Budweiser Asks Paramount To Remove Their Beer From The Movie Flight
from the maybe-their-lawyers-were-drunk? dept
As product placement in television and film becomes more prevalent, it was only a matter of time before intellectual property silliness had to follow. For example, we’ve seen such wonderful cases of egocentrism as a copyright claim over a painting shown in a movie. Couple that with product placement examples that are awkward for all involved and you’ve got a recipe for litigious fun not seen since a murder trial involving a former Buffalo Bills running back.
Reader Chris writes in about a story that appears to be a nice crossroads of these two aspects of product placement, in which several alcohol companies are apparently upset that their products are being shown in the movie Flight doing what those products do: get people drunk.
Anheuser-Busch said Monday that it has asked Paramount Pictures Corp. to obscure or remove the Budweiser logo from the film, which at one point shows Washington’s character drinking the beer while behind the wheel.
Budweiser is hardly the only alcoholic beverage shown in “Flight,” which earned $25 million in its debut weekend and is likely to remain popular with audiences. Washington’s character frequently drinks vodka throughout the film, with several different brands represented. William Grant & Sons, which distributes Stolichnaya in the United States, also said it didn’t license its brand for inclusion in the film and wouldn’t have given permission if asked.
Now, you may be asking yourself, “Why didn’t the film get permission to use the products in their film?” The answer is about as complicated as a straight line; they don’t have to.

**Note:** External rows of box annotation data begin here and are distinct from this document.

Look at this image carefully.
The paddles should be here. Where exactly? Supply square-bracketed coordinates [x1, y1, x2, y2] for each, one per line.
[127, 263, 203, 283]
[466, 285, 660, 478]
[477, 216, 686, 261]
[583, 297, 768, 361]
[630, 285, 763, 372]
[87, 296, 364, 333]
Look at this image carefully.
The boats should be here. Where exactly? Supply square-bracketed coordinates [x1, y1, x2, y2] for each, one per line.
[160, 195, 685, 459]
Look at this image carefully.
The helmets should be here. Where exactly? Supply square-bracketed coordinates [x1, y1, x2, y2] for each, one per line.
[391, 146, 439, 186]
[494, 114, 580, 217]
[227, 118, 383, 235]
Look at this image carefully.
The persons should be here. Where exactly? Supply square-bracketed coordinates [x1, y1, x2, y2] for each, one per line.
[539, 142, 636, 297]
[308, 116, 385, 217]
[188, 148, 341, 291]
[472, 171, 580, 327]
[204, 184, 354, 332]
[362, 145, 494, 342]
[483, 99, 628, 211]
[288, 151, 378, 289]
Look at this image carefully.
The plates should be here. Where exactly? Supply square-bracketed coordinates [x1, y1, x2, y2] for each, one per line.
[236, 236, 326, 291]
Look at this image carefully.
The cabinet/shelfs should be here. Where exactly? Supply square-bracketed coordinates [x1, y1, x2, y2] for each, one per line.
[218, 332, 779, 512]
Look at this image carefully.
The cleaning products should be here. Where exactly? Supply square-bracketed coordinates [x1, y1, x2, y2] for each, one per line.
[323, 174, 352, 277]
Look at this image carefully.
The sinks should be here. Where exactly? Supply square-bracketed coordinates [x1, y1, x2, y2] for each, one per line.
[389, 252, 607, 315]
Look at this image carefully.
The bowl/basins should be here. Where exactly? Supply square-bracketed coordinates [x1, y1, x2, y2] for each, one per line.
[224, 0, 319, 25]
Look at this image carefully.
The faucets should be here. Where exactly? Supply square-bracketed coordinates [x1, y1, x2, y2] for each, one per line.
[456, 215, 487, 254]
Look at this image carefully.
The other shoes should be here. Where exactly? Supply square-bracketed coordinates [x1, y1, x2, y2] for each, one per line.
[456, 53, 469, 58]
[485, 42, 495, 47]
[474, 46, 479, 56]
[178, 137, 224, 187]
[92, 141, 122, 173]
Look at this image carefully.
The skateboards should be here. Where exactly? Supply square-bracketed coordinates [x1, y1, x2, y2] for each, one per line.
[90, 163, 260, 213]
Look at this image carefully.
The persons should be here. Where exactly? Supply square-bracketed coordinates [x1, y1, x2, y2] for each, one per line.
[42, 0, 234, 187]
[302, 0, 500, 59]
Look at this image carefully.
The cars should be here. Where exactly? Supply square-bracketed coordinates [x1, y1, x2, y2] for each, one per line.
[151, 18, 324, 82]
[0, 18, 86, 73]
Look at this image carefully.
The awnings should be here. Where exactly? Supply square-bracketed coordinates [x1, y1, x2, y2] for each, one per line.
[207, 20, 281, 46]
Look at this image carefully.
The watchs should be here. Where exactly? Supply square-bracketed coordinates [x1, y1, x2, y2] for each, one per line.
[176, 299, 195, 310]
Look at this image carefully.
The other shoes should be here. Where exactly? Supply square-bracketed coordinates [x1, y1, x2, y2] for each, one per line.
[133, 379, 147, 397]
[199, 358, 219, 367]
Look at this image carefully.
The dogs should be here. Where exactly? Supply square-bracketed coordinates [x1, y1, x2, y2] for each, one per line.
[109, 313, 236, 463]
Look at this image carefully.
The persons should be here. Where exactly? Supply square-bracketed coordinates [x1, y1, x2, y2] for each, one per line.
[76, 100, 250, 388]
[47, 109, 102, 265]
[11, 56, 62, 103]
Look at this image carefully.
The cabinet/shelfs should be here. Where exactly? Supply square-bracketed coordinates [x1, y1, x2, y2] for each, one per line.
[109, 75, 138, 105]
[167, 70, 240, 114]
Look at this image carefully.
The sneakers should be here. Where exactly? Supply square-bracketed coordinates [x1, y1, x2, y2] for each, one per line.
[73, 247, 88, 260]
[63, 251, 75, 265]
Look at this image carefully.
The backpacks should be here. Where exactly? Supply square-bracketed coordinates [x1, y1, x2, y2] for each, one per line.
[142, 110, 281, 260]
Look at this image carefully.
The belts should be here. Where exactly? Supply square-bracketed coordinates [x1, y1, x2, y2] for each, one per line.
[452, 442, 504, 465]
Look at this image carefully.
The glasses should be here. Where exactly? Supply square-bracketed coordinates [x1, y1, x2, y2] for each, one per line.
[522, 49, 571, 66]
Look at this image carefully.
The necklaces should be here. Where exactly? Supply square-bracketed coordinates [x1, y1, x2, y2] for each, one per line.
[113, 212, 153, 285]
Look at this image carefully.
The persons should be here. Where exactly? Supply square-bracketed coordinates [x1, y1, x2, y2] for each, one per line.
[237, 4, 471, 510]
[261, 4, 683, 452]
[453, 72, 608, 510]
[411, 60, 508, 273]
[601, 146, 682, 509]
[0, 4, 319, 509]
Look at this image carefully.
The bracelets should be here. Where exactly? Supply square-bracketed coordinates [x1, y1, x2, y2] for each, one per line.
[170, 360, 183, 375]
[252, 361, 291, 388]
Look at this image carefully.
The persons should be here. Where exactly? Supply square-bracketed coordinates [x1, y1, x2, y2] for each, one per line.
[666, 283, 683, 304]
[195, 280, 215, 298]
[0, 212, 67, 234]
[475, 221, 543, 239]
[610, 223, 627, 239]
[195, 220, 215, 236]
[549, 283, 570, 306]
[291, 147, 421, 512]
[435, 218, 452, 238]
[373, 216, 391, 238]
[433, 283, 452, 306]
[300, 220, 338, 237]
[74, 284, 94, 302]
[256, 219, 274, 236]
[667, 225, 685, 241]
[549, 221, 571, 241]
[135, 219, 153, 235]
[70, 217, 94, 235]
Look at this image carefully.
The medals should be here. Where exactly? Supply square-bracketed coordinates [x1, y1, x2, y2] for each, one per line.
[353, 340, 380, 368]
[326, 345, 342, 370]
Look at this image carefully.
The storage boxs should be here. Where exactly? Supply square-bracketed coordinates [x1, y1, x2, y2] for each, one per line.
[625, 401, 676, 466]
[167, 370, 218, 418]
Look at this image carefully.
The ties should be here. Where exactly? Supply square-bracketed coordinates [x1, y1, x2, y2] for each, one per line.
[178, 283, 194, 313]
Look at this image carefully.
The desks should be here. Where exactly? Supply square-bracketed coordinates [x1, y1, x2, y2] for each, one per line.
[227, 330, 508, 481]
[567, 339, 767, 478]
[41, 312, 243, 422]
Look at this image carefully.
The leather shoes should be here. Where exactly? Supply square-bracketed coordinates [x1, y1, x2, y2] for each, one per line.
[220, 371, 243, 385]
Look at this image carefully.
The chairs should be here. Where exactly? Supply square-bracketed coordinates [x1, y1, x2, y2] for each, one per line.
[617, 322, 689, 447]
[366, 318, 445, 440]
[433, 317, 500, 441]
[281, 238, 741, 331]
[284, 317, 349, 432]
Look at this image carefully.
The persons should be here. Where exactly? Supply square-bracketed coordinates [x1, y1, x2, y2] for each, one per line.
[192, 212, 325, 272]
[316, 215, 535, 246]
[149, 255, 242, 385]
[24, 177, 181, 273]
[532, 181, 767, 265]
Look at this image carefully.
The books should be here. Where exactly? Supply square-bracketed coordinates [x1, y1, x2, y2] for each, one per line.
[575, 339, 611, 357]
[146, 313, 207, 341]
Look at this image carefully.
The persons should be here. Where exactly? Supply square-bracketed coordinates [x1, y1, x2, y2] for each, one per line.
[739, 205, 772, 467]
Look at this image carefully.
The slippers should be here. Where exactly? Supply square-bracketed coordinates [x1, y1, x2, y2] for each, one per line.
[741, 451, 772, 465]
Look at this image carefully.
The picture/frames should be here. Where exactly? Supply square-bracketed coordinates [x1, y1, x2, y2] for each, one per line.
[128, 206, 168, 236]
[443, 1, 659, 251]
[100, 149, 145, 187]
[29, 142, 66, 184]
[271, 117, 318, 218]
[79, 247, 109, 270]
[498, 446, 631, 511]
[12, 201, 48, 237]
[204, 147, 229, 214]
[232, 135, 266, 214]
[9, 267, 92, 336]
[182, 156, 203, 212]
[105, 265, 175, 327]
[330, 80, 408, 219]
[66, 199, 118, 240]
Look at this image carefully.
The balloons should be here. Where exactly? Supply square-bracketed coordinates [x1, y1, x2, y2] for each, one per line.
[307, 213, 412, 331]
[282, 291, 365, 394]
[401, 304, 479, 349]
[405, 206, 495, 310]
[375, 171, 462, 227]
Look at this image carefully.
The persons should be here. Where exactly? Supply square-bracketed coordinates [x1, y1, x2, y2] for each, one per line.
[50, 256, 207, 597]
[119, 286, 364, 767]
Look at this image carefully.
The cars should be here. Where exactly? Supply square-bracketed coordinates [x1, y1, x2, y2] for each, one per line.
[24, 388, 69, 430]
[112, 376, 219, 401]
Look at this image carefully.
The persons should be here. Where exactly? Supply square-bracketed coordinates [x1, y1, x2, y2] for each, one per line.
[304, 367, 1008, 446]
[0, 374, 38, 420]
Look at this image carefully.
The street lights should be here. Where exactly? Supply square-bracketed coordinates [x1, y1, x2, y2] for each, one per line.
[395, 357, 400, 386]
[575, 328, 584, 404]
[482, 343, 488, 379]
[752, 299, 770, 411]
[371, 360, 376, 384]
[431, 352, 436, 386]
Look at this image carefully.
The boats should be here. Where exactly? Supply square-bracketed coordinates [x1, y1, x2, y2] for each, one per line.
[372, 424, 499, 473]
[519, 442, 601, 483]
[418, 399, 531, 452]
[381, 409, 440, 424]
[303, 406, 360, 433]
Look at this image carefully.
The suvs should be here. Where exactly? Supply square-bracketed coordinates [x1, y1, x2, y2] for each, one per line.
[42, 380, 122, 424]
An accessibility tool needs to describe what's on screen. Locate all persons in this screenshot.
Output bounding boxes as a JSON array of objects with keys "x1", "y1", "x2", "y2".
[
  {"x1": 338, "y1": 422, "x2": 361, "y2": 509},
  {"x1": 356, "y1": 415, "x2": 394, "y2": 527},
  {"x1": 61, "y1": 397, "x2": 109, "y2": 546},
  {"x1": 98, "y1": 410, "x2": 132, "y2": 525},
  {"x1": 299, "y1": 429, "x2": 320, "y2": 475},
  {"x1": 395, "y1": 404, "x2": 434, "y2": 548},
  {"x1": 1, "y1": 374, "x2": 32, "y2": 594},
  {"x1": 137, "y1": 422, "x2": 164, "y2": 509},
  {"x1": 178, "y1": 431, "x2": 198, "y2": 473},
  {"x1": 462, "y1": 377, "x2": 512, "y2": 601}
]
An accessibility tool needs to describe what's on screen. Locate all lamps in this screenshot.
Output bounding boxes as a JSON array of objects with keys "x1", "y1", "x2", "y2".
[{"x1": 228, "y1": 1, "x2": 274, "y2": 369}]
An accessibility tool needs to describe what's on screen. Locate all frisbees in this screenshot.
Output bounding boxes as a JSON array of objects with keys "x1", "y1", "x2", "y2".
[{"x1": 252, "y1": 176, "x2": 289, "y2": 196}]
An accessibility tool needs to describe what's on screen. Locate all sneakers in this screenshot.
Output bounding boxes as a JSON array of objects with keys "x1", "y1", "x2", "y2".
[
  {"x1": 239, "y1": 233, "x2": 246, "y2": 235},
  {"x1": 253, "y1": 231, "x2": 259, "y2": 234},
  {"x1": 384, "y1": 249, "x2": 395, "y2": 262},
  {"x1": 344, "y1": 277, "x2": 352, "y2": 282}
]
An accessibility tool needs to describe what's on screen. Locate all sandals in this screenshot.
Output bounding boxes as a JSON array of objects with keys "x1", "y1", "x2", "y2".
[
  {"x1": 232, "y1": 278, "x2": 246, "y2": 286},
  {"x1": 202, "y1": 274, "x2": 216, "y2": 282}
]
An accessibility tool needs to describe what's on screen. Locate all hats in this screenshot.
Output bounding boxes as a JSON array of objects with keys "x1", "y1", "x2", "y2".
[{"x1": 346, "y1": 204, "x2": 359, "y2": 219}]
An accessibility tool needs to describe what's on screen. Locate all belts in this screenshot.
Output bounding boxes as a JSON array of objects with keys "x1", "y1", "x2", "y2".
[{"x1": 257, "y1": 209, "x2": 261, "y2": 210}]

Studios are not required to ask for permission to include every little brand in their movies — even if some companies now think that’s the case. True, Denzel Washington’s character in the film is a drunk and Budweiser may not be pleased to be associated with that aspect of the story, but the law isn’t concerned about Budweiser’s pleasure. Trademark law isn’t about making sure you’re always happy about how your product is displayed.
Even going beyond trademark law, it’s not like they were “misrepresenting” anything. I, for one, can assure you that the depiction of beer being able to get a person hammered is spot on accurate, and if you won’t take my word for it, I’ll give you the phone numbers of some of my neighbors who can relate their experiences living near me on NFL Sundays. The point is that there’s a reason these companies didn’t give their permission: nobody asked them for it.
Trademark laws “don’t exist to give companies the right to control and censor movies and TV shows that might happen to include real-world items,” said Daniel Nazer, a resident fellow at Stanford Law School’s Fair Use Project. “It is the case that often filmmakers get paid by companies to include their products. I think that’s sort of led to a culture where they expect they’ll have control. That’s not a right the trademark law gives them.”
Jay Dougherty, a professor at Loyola Law School, said the use of brands in films has generally been protected by the courts, even when the companies aren’t pleased with the portrayals. “It wouldn’t have been as effective a film if they used a bunch of non-generic brands,” said Dougherty, who is also the director of the school’s Entertainment & Media Law Institute. “In a normal situation, if the alcohol were just there as a smaller part of the movie, they might have created an artificial brand for it.”
Unfortunately, with the wonderful garden of permission culture that IP laws have fertilized so well for us, companies think they can control…and control…and control. But just because sometimes filmmakers seek out product placement, that doesn’t mean that all brand appearances need to first receive approval. Thankfully, thus far, the courts have recognized that they cannot keep their products out of film this way. Now let’s all go have a non-generic beer.